- ACTIVITY:
All of the data is to be written out again exactly, without the pictures.

[[ DATA FOR PROCESSING open ]]

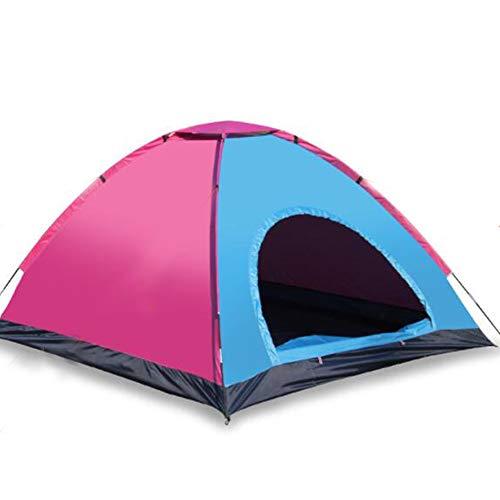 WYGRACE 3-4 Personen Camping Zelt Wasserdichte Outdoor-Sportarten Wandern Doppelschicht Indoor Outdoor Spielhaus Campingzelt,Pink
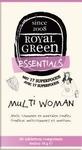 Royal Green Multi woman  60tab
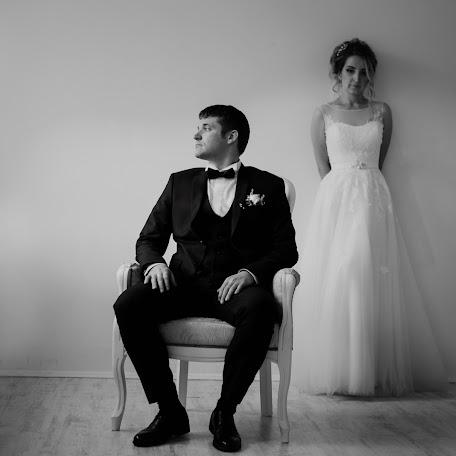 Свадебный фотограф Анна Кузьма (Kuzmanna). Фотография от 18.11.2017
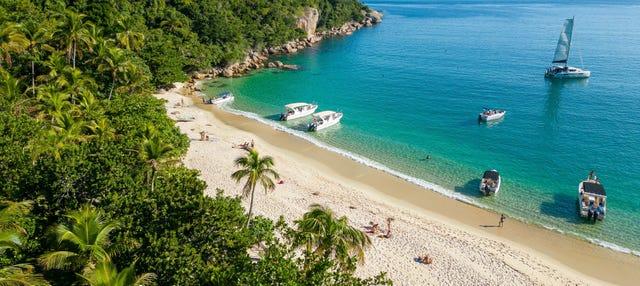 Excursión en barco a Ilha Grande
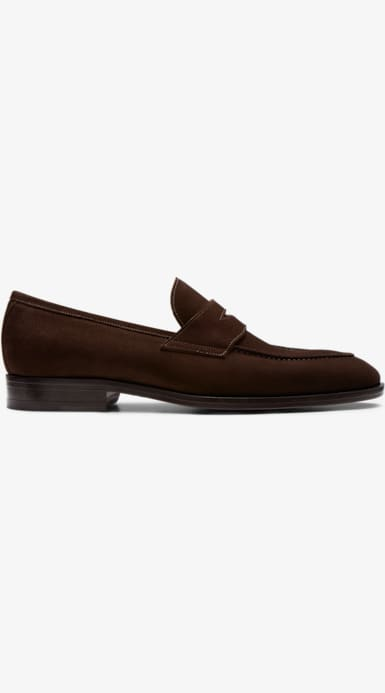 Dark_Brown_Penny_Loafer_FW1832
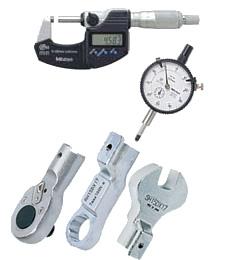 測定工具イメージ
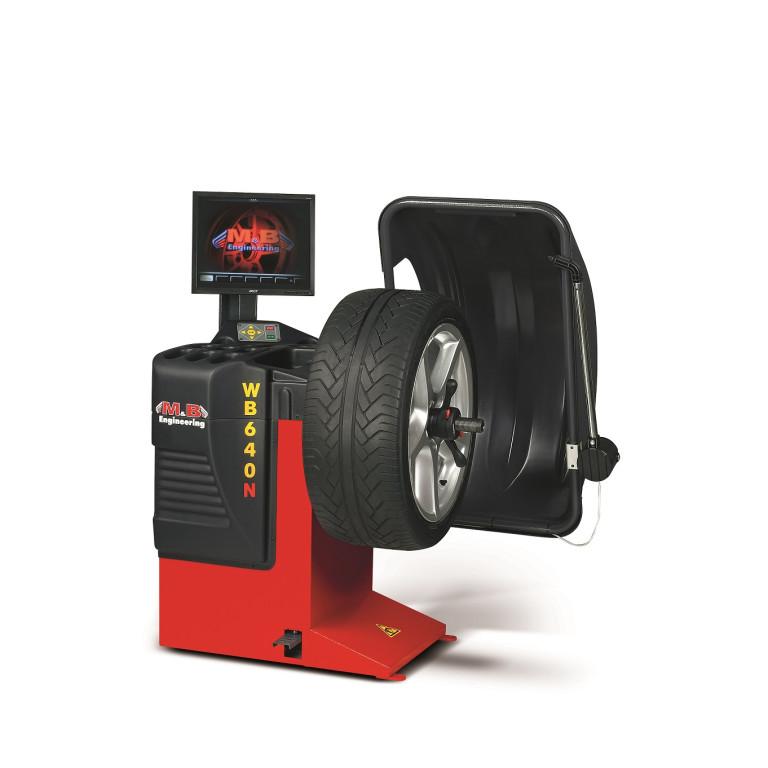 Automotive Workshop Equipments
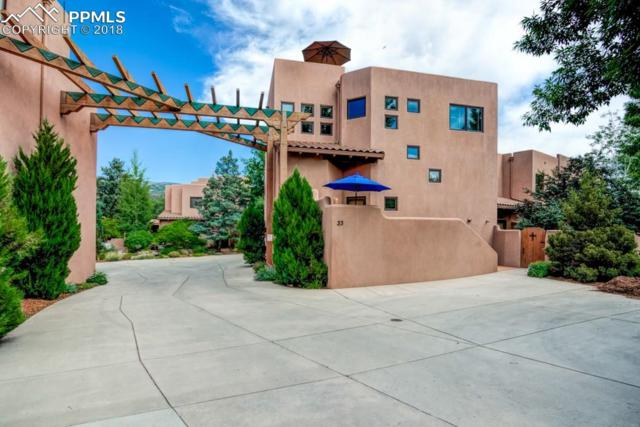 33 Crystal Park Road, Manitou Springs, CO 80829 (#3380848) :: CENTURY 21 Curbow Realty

[[ DATA FOR PROCESSING closed ]]

- EXPECTED ANSWER:
 WYGRACE 3-4 Personen Camping Zelt Wasserdichte Outdoor-Sportarten Wandern Doppelschicht Indoor Outdoor Spielhaus Campingzelt,Pink
 Royal Green Multi woman  60tab
 Свадебный фотограф Анна Кузьма (Kuzmanna). Фотография от 18.11.2017
 Excursión en barco a Ilha Grande
 Dark_Brown_Penny_Loafer_FW1832
 測定工具イメージ
 Automotive Workshop Equipments
 33 Crystal Park Road, Manitou Springs, CO 80829 (#3380848) :: CENTURY 21 Curbow Realty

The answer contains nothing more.